Prompt:
Set down, exactly as written, the lines from the line holding "order: Lagomorpha" to the end of the data, inclusive, skipping any pictures.

Provided data:
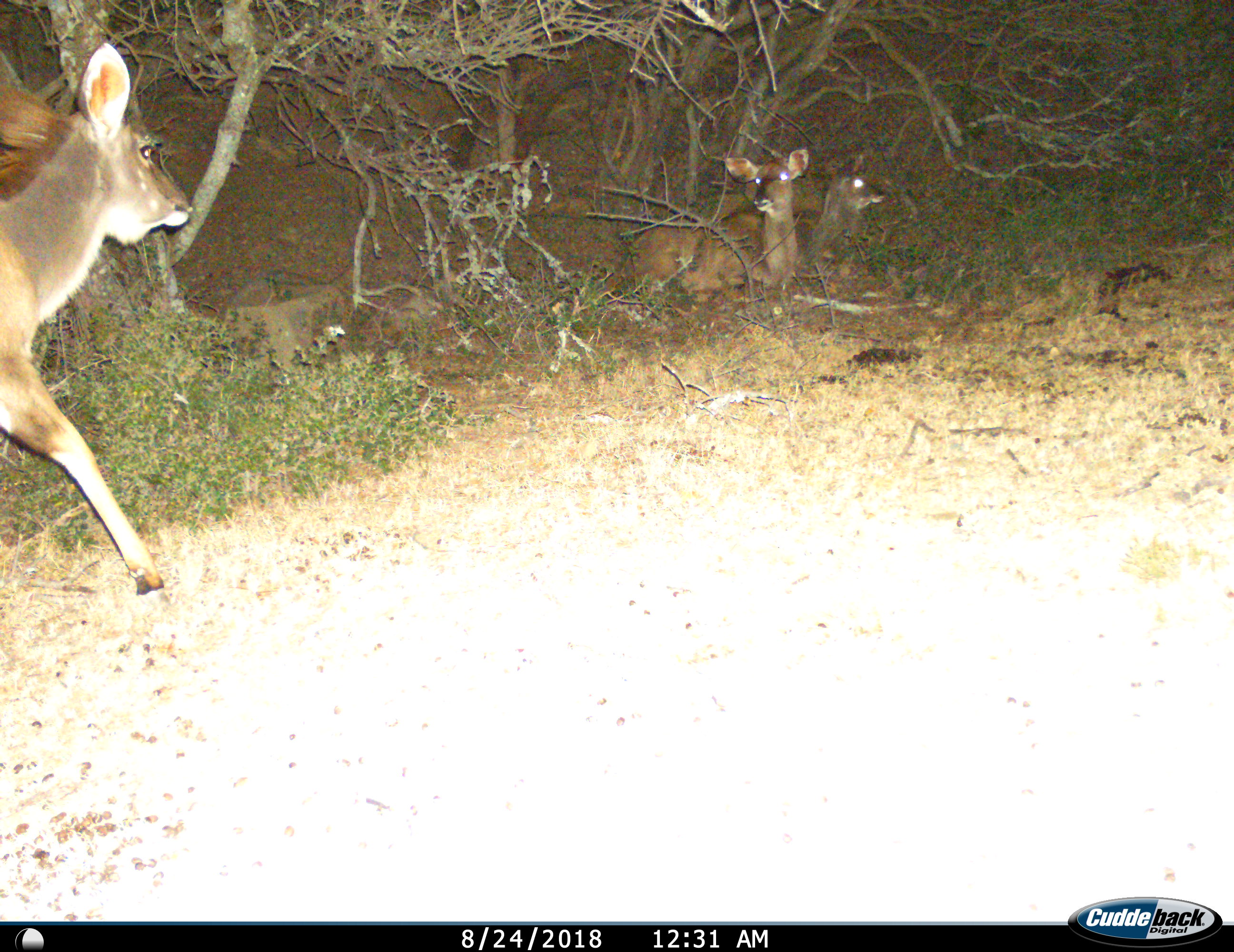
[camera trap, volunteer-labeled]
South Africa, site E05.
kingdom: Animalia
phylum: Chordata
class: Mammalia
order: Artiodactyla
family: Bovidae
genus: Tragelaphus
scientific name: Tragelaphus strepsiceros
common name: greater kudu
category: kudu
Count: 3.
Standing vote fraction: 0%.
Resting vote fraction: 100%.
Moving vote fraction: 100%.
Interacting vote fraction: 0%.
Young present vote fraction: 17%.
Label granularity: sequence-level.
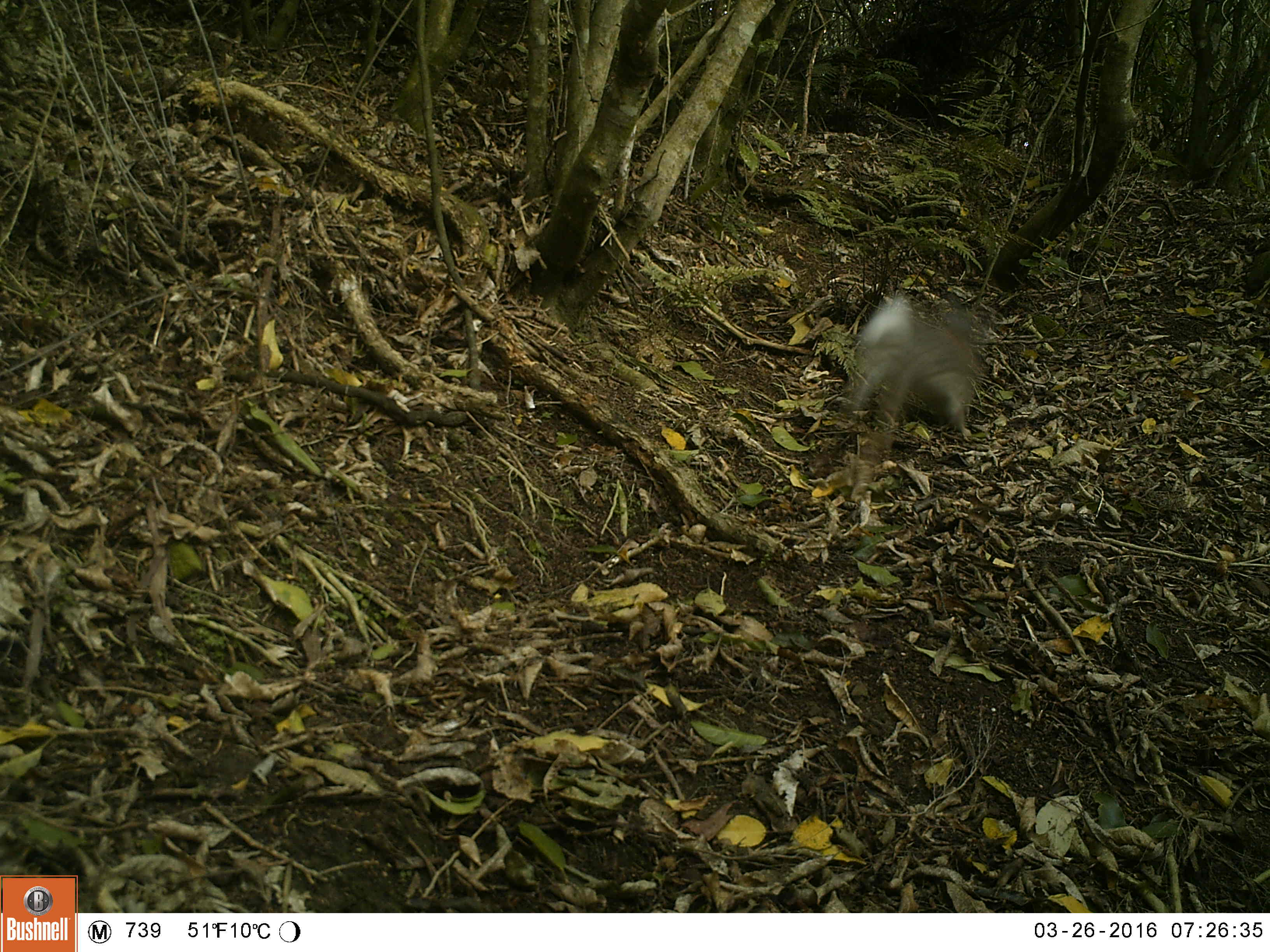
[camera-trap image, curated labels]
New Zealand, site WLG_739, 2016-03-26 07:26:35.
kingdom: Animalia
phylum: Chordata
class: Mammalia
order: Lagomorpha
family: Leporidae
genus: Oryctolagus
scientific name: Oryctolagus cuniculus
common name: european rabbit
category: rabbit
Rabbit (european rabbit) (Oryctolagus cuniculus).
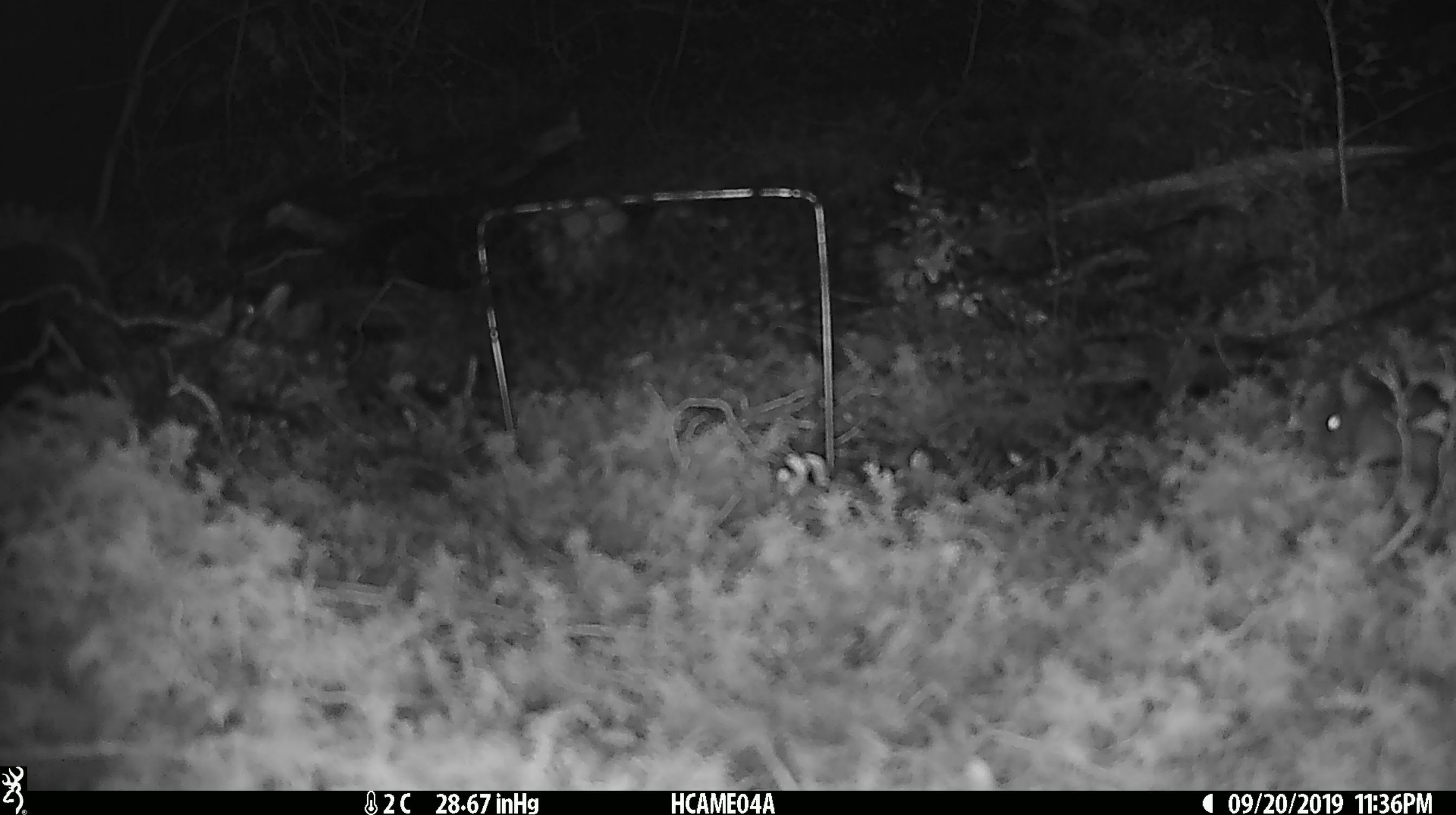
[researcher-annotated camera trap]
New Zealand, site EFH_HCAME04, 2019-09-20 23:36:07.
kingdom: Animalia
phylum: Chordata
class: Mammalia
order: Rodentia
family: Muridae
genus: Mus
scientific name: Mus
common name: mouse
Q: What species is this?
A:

Solution to the exercise:
order: Lagomorpha
family: Leporidae
genus: Oryctolagus
scientific name: Oryctolagus cuniculus
common name: european rabbit
category: rabbit
Rabbit (european rabbit) (Oryctolagus cuniculus).
[researcher-annotated camera trap]
New Zealand, site EFH_HCAME04, 2019-09-20 23:36:07.
kingdom: Animalia
phylum: Chordata
class: Mammalia
order: Rodentia
family: Muridae
genus: Mus
scientific name: Mus
common name: mouse
Q: What species is this?
A:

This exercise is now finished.